UCSC releases a more readable version of the human genome
“It’s funny, biology is such a mass discipline,” says Jim Kent. “What we focus on is often as much of a reflection on ourselves as it is on anything.” As director of the UC Santa Cruz Genome Browser Project and head of the ENCODE Data Coordination Center, Kent sets quite an example for channeling cultural fascination with science into real-world application.
“Back in the 1960s, when the focus was on energy and physics, people figured out the energy centers of the cell,” says Kent. But in 2012—a time of immense, international collaboration between biologists and computer engineers—the “culture of the age” culminated in September with a much more accessible and informative translation of the entire human genome than was previously available.
The Encyclopedia of DNA Elements (ENCODE) kicked off in 2003, after UCSC sequenced and published a complete human genome sequence draft days before the competing Celera Genomics Corporation attempted to patent theirs.
Funded chiefly by the National Human Genome Research Institute, this publicly available information was vast but largely hieroglyphic (at the time, researchers could only attribute genetic functionality to roughly 2.5 percent of the genome). ENCODE has since then been an effort to put meaning to the madness by determining the actual functions within this DNA “Rosetta stone.”
A probing technique in the project’s pilot phase found that roughly 80 percent of human DNA, once considered wholly inactive, transcribes into RNA. While more recent data points to the conservative estimate that 25 percent has direct genetic functionality, that’s still a tenfold increase in viable DNA.
But a particularly astounding component of this freshly significant amount of the genome is “regulatory DNA.” Regulatory regions determine which genes are expressed and where, giving humans two arms, two legs, and differentiating us from chimpanzees.
“The regulatory region is the control switch,” explains Kent, who wrote the original sequencing project’s computer program as a graduate student at UCSC. “It’s the closest thing that the cell has to the computer system.”
For Kate Rosenbloom, who serves as the technical project manager of the ENCODE Data Coordination Center at UCSC, the interpretation is a step toward completing the genome puzzle. “We’ve had all the parts all along and now we’re pulling them into a story to see how they all connect,” she says.
Detailing these hugely significant regulatory regions were as much a responsibility as a privilege.

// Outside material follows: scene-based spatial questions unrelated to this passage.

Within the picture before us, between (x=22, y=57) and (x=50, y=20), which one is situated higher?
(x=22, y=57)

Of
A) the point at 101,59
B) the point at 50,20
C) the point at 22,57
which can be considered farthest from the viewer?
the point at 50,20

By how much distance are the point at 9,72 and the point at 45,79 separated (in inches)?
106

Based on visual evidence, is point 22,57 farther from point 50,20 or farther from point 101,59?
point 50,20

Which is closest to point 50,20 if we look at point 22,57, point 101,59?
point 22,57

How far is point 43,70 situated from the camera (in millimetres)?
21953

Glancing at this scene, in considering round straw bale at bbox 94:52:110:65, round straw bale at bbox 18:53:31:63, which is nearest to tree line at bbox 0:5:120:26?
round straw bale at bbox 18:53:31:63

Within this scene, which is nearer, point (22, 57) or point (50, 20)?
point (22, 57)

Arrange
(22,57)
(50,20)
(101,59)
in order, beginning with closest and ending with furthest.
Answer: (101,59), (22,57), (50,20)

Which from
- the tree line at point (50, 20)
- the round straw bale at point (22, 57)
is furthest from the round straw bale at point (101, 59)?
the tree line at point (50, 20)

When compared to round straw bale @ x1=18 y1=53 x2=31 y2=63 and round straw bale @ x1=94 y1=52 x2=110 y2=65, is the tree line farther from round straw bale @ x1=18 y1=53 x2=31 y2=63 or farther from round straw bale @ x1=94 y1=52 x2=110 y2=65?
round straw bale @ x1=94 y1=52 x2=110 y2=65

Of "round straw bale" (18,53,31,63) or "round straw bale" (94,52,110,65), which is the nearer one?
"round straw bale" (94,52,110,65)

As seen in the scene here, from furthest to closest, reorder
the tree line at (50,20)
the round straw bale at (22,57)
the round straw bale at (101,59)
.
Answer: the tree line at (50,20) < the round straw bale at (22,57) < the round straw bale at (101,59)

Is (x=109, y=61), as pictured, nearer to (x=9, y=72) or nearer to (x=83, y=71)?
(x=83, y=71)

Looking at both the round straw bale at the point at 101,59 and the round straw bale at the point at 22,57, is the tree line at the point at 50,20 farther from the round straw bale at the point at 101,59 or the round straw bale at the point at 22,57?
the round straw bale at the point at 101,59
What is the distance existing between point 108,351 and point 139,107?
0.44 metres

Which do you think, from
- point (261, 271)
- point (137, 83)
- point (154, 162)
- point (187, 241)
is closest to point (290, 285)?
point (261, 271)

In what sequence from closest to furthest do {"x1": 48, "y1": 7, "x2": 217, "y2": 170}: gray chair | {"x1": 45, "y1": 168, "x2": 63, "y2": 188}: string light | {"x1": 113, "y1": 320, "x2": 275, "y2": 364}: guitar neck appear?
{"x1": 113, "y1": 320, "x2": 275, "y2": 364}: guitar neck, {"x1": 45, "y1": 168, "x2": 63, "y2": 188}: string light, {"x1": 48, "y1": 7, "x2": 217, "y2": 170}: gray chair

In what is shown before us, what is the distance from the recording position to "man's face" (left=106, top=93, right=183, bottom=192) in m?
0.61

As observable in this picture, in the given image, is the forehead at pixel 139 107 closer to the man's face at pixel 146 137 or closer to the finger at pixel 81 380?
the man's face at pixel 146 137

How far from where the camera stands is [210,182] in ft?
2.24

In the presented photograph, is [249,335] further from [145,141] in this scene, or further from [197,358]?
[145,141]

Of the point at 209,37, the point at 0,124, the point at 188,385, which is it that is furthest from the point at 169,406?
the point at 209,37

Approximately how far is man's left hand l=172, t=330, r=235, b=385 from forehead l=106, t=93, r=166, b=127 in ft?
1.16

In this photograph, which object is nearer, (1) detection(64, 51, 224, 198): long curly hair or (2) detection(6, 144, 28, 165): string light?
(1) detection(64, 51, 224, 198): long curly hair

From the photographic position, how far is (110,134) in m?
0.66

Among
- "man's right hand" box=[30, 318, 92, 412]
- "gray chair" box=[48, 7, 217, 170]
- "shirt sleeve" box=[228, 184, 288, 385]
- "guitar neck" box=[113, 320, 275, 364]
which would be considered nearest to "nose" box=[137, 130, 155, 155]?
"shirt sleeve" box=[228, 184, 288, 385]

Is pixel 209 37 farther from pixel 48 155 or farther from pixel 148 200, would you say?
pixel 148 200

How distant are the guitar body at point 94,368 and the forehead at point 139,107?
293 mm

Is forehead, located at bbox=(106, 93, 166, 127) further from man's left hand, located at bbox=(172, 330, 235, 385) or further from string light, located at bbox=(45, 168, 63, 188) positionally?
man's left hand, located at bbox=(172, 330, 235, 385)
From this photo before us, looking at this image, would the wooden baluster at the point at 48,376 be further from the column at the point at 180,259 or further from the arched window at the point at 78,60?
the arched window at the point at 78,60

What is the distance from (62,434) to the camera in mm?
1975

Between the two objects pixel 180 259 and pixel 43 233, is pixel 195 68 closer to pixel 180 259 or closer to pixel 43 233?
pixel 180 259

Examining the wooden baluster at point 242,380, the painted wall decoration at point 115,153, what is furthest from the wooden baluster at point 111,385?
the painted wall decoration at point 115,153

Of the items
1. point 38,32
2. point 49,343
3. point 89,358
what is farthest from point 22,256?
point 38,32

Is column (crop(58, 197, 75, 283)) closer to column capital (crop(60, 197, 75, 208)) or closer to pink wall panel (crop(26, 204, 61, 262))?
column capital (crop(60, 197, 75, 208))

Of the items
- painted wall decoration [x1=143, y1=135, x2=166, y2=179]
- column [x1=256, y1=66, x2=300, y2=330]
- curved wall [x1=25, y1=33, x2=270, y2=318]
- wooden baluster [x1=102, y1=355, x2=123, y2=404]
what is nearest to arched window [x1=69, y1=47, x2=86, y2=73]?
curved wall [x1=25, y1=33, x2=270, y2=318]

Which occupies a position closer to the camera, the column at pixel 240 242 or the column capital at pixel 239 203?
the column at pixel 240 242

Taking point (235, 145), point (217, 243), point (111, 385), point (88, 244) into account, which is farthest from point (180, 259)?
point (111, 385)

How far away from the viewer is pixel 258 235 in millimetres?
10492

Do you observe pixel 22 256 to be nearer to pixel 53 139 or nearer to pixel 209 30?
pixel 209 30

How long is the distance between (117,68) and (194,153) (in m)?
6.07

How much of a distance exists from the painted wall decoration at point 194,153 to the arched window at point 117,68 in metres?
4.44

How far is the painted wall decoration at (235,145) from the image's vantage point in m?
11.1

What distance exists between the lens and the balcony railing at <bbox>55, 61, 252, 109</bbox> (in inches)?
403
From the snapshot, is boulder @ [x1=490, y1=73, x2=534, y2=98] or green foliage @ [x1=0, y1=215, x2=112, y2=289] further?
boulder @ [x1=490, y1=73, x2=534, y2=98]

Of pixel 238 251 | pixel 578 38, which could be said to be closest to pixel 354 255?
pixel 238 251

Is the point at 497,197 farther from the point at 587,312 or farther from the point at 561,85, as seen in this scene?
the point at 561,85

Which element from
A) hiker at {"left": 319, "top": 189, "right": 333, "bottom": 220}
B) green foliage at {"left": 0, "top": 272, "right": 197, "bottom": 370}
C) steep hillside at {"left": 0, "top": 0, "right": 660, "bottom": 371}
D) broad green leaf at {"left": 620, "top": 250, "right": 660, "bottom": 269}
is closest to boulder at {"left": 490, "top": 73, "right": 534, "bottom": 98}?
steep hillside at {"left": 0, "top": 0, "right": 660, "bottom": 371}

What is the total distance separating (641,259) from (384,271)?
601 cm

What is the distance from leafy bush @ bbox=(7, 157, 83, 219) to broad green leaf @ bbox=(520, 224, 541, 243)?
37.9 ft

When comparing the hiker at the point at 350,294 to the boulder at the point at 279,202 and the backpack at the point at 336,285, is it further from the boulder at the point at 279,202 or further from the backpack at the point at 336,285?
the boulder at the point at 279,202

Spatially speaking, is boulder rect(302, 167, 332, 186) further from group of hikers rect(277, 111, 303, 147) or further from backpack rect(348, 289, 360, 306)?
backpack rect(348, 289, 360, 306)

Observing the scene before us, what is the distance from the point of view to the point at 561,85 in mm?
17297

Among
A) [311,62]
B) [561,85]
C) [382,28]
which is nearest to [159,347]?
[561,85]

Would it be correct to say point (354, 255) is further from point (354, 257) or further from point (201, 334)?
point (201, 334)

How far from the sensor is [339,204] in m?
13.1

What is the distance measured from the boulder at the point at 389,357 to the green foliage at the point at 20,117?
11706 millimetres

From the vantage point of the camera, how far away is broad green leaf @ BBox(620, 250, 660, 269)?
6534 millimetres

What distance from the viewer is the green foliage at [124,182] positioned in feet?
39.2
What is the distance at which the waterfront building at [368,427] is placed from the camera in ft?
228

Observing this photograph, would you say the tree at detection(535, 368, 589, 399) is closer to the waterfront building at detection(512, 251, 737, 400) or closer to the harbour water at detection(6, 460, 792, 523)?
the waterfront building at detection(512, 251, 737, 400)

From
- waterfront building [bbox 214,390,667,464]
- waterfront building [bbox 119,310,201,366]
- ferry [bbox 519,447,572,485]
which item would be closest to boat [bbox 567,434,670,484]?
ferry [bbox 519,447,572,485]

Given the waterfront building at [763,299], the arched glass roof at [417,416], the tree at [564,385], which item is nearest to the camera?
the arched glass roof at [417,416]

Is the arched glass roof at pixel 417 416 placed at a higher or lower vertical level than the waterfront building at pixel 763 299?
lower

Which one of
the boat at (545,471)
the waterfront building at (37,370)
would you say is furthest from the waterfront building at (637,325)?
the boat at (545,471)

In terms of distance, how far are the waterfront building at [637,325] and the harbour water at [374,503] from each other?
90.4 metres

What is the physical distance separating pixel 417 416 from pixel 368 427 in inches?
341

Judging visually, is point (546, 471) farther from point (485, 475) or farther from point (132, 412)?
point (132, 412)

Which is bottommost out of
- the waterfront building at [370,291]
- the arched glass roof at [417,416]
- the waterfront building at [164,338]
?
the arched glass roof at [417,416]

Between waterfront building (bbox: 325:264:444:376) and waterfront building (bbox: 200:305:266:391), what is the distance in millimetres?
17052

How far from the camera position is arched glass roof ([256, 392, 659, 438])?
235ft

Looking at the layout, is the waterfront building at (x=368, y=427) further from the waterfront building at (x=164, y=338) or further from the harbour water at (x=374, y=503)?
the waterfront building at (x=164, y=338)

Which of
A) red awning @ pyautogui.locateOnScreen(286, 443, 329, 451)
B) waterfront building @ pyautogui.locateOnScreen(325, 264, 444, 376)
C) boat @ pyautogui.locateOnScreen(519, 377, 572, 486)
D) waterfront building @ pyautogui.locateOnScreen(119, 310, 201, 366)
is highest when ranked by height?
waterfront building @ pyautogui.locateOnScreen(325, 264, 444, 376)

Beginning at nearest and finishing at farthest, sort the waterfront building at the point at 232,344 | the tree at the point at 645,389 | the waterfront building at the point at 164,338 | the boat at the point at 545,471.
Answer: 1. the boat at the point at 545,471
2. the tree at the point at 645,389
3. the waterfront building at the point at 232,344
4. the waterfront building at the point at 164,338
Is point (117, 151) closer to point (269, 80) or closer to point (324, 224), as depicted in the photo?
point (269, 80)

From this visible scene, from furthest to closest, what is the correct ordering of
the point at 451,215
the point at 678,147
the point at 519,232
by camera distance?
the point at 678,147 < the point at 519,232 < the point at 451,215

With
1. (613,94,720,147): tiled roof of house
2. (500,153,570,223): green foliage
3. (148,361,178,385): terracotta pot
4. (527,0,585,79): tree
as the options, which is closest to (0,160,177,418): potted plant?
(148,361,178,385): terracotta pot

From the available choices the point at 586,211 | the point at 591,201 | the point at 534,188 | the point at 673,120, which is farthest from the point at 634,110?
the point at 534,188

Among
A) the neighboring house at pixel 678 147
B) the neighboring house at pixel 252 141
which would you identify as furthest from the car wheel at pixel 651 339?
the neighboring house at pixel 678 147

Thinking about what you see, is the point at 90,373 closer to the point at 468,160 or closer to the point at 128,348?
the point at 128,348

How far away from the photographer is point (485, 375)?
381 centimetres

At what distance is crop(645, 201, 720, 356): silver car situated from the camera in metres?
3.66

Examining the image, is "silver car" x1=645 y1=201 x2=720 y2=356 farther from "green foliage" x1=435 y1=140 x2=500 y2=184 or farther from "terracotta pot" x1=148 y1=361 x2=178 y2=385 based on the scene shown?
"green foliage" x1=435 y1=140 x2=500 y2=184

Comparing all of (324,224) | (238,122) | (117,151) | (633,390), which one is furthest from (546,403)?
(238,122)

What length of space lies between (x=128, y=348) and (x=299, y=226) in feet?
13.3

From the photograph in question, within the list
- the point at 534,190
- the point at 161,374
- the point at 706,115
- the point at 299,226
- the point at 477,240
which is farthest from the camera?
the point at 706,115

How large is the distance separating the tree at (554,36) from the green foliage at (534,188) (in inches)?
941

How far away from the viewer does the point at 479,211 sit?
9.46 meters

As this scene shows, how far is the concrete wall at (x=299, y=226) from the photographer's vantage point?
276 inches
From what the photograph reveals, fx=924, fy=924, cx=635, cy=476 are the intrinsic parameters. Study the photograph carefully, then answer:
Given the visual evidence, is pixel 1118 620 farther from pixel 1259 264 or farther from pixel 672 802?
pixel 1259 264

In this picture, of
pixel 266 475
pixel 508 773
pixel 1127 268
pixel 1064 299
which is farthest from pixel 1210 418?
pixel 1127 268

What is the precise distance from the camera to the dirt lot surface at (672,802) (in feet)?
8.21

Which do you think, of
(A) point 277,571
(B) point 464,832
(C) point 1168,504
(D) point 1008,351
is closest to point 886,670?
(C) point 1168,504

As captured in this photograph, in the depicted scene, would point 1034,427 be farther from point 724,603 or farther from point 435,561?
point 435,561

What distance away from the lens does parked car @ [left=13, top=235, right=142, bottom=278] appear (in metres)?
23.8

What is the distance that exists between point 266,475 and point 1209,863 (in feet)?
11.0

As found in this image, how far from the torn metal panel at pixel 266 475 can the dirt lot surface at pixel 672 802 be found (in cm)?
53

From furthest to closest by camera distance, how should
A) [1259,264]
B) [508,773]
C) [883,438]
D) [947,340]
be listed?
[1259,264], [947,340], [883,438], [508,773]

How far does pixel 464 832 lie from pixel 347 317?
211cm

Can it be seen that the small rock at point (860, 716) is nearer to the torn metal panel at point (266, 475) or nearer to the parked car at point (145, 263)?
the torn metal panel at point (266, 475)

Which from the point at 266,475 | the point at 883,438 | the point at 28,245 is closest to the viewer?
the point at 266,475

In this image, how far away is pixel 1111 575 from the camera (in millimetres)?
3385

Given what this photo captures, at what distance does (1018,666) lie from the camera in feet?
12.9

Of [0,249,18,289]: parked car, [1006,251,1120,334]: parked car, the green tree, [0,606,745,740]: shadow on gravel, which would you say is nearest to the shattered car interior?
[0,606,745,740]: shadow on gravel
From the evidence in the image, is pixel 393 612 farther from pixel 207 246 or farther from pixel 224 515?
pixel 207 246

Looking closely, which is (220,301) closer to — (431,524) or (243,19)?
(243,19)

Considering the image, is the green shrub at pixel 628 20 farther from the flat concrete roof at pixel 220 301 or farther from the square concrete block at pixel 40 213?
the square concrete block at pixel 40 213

The amount of data storage and software power required increased exponentially—but Kent and internationally acclaimed colleague David Haussler were still up for the task. The data repository in its behemoth entirety relocated from the NHGRI to the web-based UCSC Genome Browser, which has maintained a culture of public availability since the original genome sequencing.
With the first “revision” of the Encyclopedia’s data and format wrapped up this September, “Our target is so a first-year graduate student in a biomedical discipline can understand,” says Kent. “That’s probably where we’re going to stay for a while.”
In coordination with the City of Santa Cruz, UCSC has been pushing to create a stronger culture of entrepreneurship at the university. To curb the county’s trend of thousands of residents commuting over the hill to Silicon Valley each weekday, the university has leveraged hundreds of thousands of federal, local and private dollars to encourage recent grads to stay and plant their business seeds in Santa Cruz.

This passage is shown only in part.